Back in the late ‘70s, some of Rock’s Back Pages’ more noble scribes wrote for NME and Melody Maker, both owned by the mighty IPC, and wage negotiations with their full-time staffers having deadlocked in early 1980, the company exhibited their consummate negotiating skills by locking them out of their offices, effectively ceasing publication. In those days much of my income came from the stuff I wrote every week for MM as a contracted freelancer, although I hadn’t been a party to the stymied negotiations and of course didn’t qualify for the NUJ’s strike pay as I wasn’t a union member (I’d tried to join, but had been refused… which is a whole ‘nother ball of wax).
As someone who’d cut my chops on the – to say the least – nonconformist underground press (as Music Editor of International Times) and more recently the maverick outfit spawned from the ashes of Oz magazine, namely Felix Dennis’s H. Bunch Assoc. of which I was also a director, my reaction both ideologically and financially was to seize IPC’s obduracy as an opportunity. It took a Thursday night drink with my fellow directors to convince them that we could launch a replacement for the absent NME and MM and get it out seven days later and, extraordinarily enough, we did.

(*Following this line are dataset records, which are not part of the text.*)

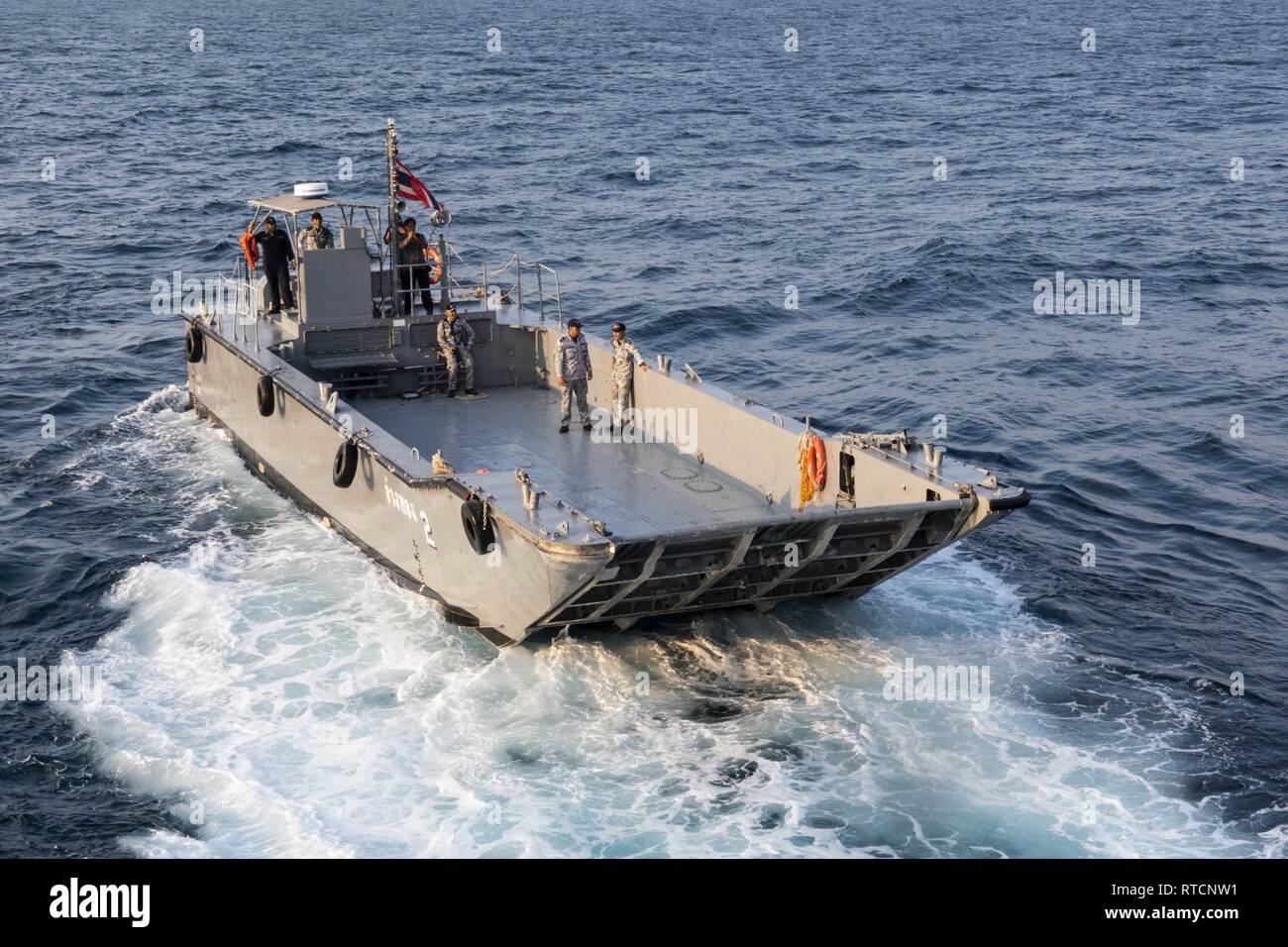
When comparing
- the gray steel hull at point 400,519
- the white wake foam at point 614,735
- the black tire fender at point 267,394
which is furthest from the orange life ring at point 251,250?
the white wake foam at point 614,735

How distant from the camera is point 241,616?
53.4 feet

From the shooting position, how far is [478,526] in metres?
14.5

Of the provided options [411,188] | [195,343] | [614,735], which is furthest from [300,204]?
[614,735]

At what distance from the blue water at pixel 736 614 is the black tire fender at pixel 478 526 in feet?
3.92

Working out of already crowded offices just off Oxford Street where I was already nominally publisher of Which Bike?, a motorcycle magazine I’d launched two years earlier, we converted the basement into a studio-cum-newsroom the next day and effectively introduced a nightshift for the core staff of what would become New Music News. And most of them, like me, were refugees from the underground press, e.g. art director George Snow (Oz), production manager Dick Pountain (Ink and Black Dwarf) and senior contributor Miles (It).

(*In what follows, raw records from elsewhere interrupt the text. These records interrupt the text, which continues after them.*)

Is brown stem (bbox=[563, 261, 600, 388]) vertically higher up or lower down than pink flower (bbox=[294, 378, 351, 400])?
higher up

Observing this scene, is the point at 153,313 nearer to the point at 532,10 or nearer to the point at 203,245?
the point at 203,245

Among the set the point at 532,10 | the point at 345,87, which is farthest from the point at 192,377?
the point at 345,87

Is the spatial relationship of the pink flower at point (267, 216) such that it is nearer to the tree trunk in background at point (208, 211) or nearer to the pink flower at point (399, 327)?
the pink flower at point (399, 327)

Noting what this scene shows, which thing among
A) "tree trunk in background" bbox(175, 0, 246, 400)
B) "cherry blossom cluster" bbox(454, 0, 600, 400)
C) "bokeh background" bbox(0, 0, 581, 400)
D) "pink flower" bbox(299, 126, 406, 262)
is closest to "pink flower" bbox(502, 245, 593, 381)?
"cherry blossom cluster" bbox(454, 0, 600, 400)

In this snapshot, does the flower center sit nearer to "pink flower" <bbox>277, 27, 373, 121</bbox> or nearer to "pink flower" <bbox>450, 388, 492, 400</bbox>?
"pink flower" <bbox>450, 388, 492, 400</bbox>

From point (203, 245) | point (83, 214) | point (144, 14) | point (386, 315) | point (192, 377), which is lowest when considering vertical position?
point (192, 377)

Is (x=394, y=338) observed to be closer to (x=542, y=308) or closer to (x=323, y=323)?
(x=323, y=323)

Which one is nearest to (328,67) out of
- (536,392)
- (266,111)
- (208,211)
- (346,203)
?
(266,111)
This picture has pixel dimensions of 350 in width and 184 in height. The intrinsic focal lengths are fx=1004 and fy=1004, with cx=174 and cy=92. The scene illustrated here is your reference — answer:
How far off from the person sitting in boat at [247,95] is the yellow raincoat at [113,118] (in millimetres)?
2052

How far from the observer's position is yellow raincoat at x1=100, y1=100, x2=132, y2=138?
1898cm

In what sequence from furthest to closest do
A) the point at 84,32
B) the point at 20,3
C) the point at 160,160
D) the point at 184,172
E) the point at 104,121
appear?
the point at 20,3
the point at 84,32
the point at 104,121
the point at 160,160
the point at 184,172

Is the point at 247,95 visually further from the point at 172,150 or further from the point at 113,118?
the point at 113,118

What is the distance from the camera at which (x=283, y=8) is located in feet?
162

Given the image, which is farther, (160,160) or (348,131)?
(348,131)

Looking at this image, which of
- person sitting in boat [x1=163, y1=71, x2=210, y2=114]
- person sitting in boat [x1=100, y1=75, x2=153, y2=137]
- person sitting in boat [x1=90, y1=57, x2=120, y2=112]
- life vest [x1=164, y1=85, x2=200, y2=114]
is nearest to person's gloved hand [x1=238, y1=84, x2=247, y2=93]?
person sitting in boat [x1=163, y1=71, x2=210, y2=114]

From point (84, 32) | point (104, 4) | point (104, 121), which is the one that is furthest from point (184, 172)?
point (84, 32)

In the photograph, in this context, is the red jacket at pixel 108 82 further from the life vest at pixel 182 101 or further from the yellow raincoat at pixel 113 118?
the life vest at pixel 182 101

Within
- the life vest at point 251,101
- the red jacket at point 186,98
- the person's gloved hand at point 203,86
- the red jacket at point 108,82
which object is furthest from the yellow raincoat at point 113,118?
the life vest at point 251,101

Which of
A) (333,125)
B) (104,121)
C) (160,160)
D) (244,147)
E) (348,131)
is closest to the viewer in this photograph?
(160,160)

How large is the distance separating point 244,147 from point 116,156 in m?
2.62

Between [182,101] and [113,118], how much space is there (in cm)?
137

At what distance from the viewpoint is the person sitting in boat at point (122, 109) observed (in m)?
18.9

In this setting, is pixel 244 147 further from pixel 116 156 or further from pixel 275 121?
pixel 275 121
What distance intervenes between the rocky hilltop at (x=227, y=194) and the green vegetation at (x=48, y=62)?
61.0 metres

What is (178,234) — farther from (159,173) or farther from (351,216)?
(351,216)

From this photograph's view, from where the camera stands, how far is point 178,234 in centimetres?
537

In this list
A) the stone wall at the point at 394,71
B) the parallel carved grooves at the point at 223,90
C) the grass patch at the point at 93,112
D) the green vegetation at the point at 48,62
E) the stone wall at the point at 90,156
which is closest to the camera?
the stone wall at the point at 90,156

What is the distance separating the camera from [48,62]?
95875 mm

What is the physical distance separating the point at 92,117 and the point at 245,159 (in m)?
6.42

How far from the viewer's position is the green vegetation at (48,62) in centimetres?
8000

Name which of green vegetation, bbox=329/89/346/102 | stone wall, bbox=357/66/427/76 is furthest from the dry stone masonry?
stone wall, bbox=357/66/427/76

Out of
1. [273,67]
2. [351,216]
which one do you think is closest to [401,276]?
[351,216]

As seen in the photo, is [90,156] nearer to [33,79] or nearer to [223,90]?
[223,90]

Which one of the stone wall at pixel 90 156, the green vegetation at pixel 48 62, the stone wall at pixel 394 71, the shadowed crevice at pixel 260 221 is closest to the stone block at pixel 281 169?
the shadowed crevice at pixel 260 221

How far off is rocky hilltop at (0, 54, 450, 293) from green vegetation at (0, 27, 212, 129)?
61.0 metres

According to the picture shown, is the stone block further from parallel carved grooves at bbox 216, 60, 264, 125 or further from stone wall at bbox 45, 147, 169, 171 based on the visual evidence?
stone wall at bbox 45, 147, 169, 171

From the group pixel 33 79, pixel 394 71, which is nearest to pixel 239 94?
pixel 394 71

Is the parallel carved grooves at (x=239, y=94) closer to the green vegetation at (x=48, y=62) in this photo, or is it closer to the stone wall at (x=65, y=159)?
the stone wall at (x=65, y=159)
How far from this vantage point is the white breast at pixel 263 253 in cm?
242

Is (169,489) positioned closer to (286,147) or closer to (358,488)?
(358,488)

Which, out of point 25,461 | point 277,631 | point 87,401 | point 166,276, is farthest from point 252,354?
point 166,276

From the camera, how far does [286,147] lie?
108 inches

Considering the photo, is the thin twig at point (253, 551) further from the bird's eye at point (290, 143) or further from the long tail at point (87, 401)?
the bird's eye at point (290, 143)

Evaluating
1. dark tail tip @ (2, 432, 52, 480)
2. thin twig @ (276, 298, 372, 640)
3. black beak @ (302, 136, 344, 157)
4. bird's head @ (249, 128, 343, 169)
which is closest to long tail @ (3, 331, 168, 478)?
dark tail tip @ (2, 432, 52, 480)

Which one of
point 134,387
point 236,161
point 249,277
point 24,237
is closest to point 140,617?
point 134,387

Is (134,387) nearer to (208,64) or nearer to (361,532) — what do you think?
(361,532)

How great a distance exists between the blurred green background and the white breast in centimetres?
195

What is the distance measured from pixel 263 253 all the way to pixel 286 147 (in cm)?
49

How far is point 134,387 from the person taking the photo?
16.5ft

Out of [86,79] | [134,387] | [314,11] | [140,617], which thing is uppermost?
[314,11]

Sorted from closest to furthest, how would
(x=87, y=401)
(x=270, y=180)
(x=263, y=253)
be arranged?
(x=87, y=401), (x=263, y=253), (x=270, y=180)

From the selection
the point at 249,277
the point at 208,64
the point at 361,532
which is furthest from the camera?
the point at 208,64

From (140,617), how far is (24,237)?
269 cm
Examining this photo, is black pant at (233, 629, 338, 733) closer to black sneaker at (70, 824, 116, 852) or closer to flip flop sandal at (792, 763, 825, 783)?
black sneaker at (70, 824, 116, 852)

Unsurprisingly perhaps, some of my MM and NME colleagues were happy to moonlight from their now non-existent jobs, although canny enough not to use their real bylines, and equally unsurprisingly, record companies were quite keen to shift ad. revenues into our coffers that would’ve otherwise gone into IPC’s.
Getting the new mag distributed to all the newsagents that hitherto stocked the established weeklies was a rather taller order for Moore-Harness, the distributors who’d also grown out of the underground press, but they pulled out as many of the stops as they had at their disposal (which involved an awful lot of drink buying). Meanwhile the atmosphere at Rathbone Place was an adrenalin- and possibly substance-fuelled reverie approaching frenzy. There was a very real sense that we were about to undermine the power of the big boys, just as we’d done with Personal Computer World (VNU) and Which Bike? (EMAP), and that piratical incentive made the ensuing 24/7 work schedule somehow worthwhile.

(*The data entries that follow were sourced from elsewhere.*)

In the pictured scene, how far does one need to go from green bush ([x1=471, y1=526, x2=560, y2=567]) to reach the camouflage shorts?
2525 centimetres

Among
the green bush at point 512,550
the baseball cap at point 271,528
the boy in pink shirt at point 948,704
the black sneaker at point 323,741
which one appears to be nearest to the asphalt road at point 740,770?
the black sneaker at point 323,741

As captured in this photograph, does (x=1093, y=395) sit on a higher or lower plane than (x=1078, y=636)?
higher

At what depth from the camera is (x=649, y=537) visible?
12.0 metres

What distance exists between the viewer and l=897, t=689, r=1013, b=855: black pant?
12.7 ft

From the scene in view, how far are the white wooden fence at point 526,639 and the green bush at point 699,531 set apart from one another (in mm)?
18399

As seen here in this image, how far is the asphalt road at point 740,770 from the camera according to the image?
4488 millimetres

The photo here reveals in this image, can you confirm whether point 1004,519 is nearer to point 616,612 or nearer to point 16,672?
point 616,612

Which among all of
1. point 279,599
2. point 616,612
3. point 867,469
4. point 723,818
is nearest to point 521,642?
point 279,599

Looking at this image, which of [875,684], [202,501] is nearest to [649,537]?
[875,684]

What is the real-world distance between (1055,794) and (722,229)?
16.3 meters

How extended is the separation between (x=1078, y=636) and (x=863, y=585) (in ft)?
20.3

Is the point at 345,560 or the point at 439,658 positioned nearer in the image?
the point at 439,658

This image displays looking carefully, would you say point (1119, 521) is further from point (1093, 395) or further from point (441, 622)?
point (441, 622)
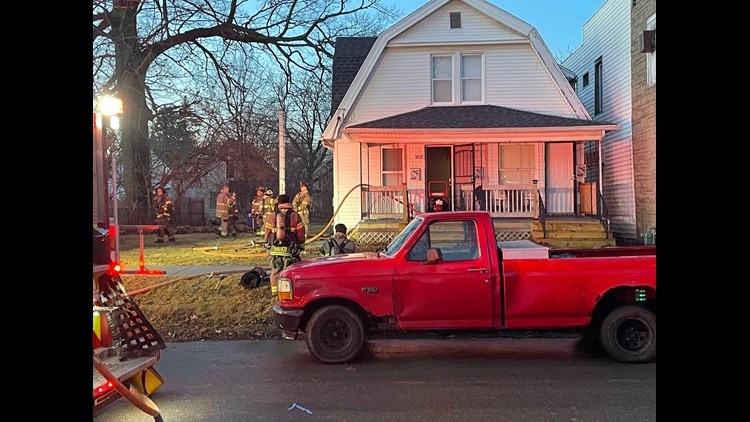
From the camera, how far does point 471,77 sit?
688 inches

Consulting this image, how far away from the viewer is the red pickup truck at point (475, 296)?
618 centimetres

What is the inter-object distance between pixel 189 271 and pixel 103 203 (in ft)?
20.6

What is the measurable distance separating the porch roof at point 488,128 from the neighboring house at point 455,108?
0.12 m

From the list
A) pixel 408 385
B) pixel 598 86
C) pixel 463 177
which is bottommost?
pixel 408 385

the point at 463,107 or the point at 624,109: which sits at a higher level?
the point at 463,107

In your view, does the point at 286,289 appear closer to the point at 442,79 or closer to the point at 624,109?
the point at 442,79

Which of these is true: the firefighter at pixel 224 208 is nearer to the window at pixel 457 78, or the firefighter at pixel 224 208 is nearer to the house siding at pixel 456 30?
the house siding at pixel 456 30

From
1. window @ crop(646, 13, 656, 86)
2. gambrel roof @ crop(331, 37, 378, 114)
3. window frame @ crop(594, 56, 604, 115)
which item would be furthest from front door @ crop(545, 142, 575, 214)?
gambrel roof @ crop(331, 37, 378, 114)

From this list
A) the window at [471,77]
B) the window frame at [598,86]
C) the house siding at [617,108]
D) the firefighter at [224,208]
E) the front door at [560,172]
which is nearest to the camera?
the house siding at [617,108]

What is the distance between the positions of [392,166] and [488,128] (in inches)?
132

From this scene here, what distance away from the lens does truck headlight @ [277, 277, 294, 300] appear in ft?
20.8

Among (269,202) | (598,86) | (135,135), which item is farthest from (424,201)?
(135,135)

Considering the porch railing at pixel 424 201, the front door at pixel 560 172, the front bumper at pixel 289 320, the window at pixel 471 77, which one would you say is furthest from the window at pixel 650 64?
the front bumper at pixel 289 320

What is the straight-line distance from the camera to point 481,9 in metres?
16.9
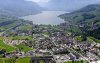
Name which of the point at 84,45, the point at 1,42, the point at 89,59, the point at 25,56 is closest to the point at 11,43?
the point at 1,42

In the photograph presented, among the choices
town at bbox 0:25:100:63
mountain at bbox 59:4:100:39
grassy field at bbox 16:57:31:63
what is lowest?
grassy field at bbox 16:57:31:63

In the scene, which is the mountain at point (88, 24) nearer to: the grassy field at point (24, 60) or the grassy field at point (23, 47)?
the grassy field at point (23, 47)

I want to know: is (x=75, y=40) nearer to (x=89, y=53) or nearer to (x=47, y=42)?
(x=47, y=42)

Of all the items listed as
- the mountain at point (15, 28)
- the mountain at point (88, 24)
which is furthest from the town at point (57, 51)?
the mountain at point (15, 28)

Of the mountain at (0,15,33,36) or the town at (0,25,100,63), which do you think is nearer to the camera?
the town at (0,25,100,63)

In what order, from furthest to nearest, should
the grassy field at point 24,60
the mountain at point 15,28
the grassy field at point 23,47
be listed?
the mountain at point 15,28
the grassy field at point 23,47
the grassy field at point 24,60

Initially NMN was a pretty scrappy affair with no clear policy other than a certain sardonic, often self-deprecating humour, e.g. the jokes that appeared at the bottom of every page such as ‘I thought hacks were cough sweets before I discovered NMN’, and the transposition of my borderline scurrilous ‘After Midnight’ column from MM into ‘Before Dawn’ in NMN, bylined The Thumbed Nose. Otherwise we just published what features, news and reviews I could get written at virtually no notice, although as the weeks went by and it became clear that IPC were standing (reasonably) firm, a little more planning and editorial discrimination kicked in.
Of course it could never last and as NMN’s circulation pushed 60,000 after nine issues, IPC realised that they were losing revenue and possibly reader loyalty to the bratty upstart, so they eventually settled with their NUJ journos. At that point I wanted to shut up shop, not least because many of our writers, advertisers, and of course readers would obviously abandon us in favour of a more certain future and also I was completely and utterly knackered. This led to a major showdown with Felix D. – always a daunting adversary in any debate, especially when he’s had a lot more sleep than you – who wanted it to carry on. In the event he won, I resigned, he bought out my interests in the company and knowing that I’d never write for Melody Maker again, I went off to L.A. to work for Slash magazine and the fledgling record company of the same name.
The late Giovanni Dadomo and others carried on with NMN for six more issues by which time I was ultimately vindicated commercially but in no way smug, for by then the newspaper had actually established a jaunty identity that had its competition not returned, might’ve carried it through to the digital age.